The Pentagon’s independent oversight office concluded that Defense Secretary Pete Hegseth’s use of the Signal messaging app to convey sensitive details about a military strike put US personnel and their mission at risk, according to two people familiar with the findings.
The assessment underscores broader concerns about operational security and digital communications within the U.S. military.
In a review of a September strike against a vessel in the Caribbean Sea believed by US officials at the time to be carrying drugs the watchdog determined that Hegseth’s use of an unsecured messaging app breached standard protocols for handling classified information.
The two people, who spoke on condition of anonymity because they were not authorized to discuss internal deliberations, said that the Pentagon was already aware survivors were aboard the vessel, yet the US military carried out a second strike.
The follow up action, they said, was justified as necessary to ensure the vessel sank.
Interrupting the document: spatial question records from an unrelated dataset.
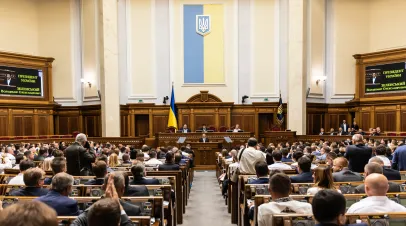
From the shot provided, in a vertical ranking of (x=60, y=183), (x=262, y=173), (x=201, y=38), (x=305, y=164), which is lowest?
(x=262, y=173)

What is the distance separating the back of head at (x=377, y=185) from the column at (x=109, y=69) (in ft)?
49.9

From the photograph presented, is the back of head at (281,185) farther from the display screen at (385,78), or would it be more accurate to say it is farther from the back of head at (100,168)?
the display screen at (385,78)

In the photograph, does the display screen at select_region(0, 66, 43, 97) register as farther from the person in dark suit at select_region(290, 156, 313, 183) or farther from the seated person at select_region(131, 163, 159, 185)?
the person in dark suit at select_region(290, 156, 313, 183)

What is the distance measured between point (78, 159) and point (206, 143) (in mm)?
8239

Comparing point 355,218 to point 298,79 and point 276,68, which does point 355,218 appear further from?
point 276,68

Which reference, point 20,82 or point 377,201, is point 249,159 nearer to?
point 377,201

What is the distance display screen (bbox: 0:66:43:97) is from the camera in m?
17.2

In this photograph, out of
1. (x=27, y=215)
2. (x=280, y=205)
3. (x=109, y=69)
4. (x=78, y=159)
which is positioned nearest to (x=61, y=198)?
(x=280, y=205)

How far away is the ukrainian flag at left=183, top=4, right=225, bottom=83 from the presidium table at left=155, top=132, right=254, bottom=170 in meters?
4.69

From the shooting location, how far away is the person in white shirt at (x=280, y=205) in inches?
127

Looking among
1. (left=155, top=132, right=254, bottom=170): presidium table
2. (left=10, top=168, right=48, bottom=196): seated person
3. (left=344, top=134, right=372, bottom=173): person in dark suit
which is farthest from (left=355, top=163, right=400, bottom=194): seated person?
(left=155, top=132, right=254, bottom=170): presidium table

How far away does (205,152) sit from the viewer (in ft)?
47.3

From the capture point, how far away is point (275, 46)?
759 inches

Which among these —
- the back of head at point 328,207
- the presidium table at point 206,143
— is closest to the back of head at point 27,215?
the back of head at point 328,207
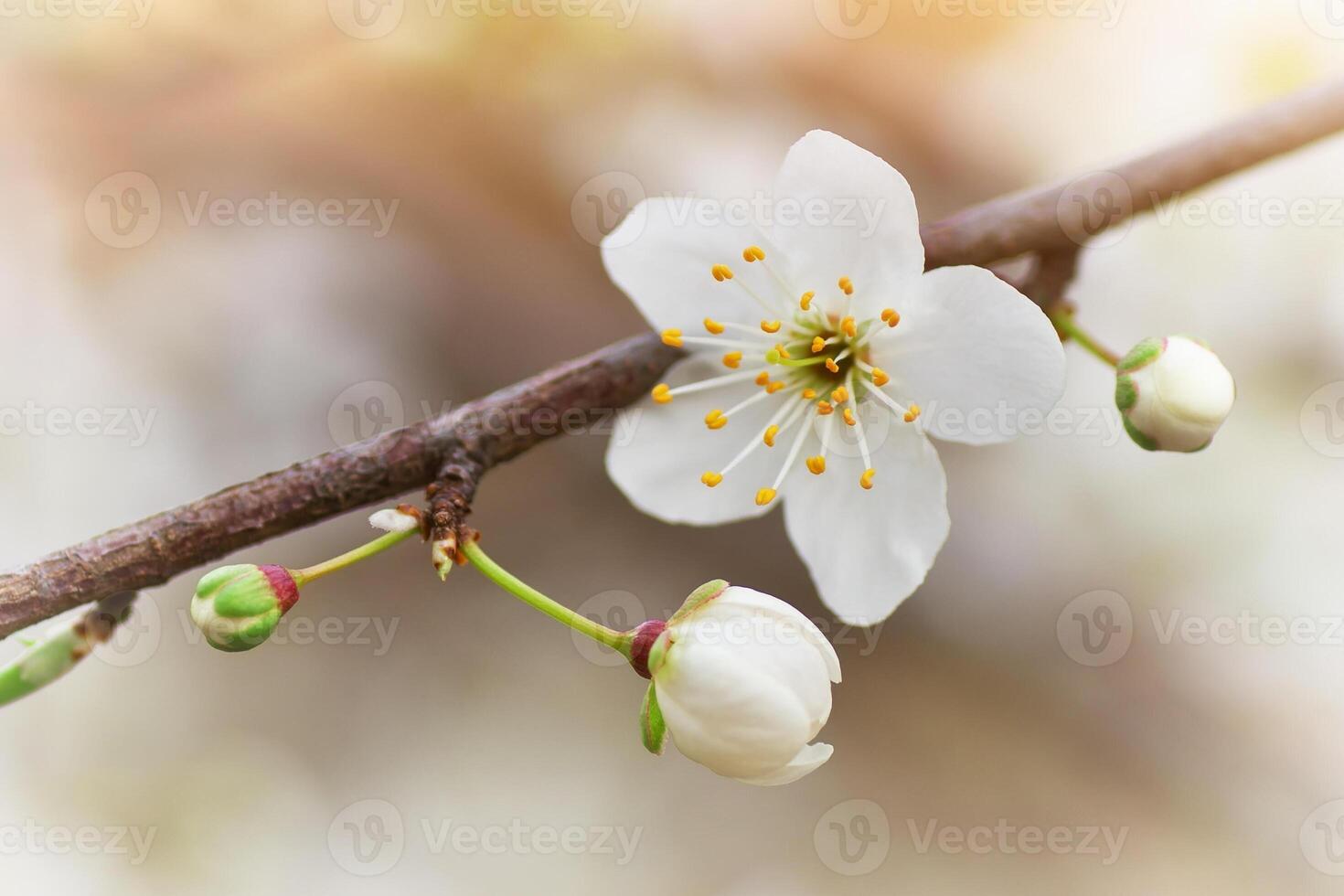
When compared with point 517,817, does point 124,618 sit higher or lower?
higher

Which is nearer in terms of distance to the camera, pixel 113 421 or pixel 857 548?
pixel 857 548

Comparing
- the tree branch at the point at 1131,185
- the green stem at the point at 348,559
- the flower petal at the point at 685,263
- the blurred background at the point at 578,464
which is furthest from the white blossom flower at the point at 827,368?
the blurred background at the point at 578,464

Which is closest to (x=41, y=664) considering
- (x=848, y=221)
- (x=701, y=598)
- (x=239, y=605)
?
(x=239, y=605)

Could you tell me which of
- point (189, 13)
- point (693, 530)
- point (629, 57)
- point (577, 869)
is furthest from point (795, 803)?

The Trump administration had earlier asserted that all eleven people aboard were killed.
While the watchdog did not find that Hegseth improperly declassified material Hegseth does possess declassification authority the report emphasized that sharing sensitive operational details over Signal still posed undue risk.
“The concern is not whether someone had declassification authority but rather how the information was transmitted,” said Robert Chen, a former Defense Department intelligence officer now with a Washington security think tank.
“Using a consumer messaging app introduces vulnerabilities. Adversaries could intercept or exploit metadata.”
Cybersecurity experts warn that apps like Signal, though encrypted, cannot fully guarantee the secure handling of highly sensitive operational data especially when endpoints (phones or networks) lack strict security controls.
“Encrypted messaging offers privacy but not necessarily mission assurance,” said Helena Wright, a cyber policy researcher. “When you’re discussing strike coordinates or survivor status you really need hardened channels, not apps designed for everyday communications.”
Historically the US military has limited distribution of operational intelligence to cleared personnel via secure networks such as SIPRNet or through vetted email and communications platforms.
A 2022 internal Defense Department draft memo reviewed by Reuters found that more than sixty percent of documented mishandled leaks involved data shared over unauthorized channels. The watchdog’s recent report now adds at least one case involving a senior official’s use of a civilian app.
During the same timeframe the department reportedly handled over a dozen strike dossiers with no prior indication that a civilian messaging platform was used above the deputy secretary level.
Officials familiar with the matter said that communications for other high-profile operations were routed through official classified channels.
The difference in handling underscores why the watchdog deemed Hegseth use of Signal more than a technical slip but a procedural red flag.
Some US military personnel expressed unease when they heard the findings. “We operate under strict need to know, strict channel rules,” said a field officer stationed in the Indo Pacific region, who spoke on condition of anonymity.
“If the top brass sends strike orders or intel over something like Signal, it undercuts trust in the system.” A retired naval officer added, “Even if no hostile actor intercepted the message, the very possibility of compromise forces extra caution.
It complicates everything from mission planning to after action assessment.” The watchdog’s report may prompt the department to reaffirm or tighten its internal communication policies, especially for high level classifications and strike related intel.
One senior official, speaking anonymously, said the department is reviewing whether additional training or enforced use of dedicated secure devices should be mandated for senior leadership.
Congressional oversight committees may also take interest. “This revelation raises serious questions about chain of command integrity and safeguarding our troops,” said Rep.
Linda Torres (D–CA), member of the House Armed Services Committee. “We will need to assess whether existing rules are sufficient or more robust controls are required.”
The watchdog’s finding that Hegseth use of Signal posed risk to US personnel draws attention to potential gaps in operational security at the highest levels.
While no improper declassification was identified the decision to transmit strike related details over a civilian messaging app has renewed debate about how sensitive information should be handled.
As the Pentagon reviews internal protocols the broader questions around secure communications and mission safety remain central.